■ Dataset entries
____________________

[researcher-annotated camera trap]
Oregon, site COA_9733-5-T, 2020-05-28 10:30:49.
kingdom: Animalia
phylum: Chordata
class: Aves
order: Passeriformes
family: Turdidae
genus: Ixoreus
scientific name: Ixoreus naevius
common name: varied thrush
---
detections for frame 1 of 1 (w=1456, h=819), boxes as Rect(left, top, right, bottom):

____________________

■ Exercise brief
Copy the data exactly. Leave nothing out.

■ Response to the task
[researcher-annotated camera trap]
Oregon, site COA_9733-5-T, 2020-05-28 10:30:49.
kingdom: Animalia
phylum: Chordata
class: Aves
order: Passeriformes
family: Turdidae
genus: Ixoreus
scientific name: Ixoreus naevius
common name: varied thrush
---
detections for frame 1 of 1 (w=1456, h=819), boxes as Rect(left, top, right, bottom):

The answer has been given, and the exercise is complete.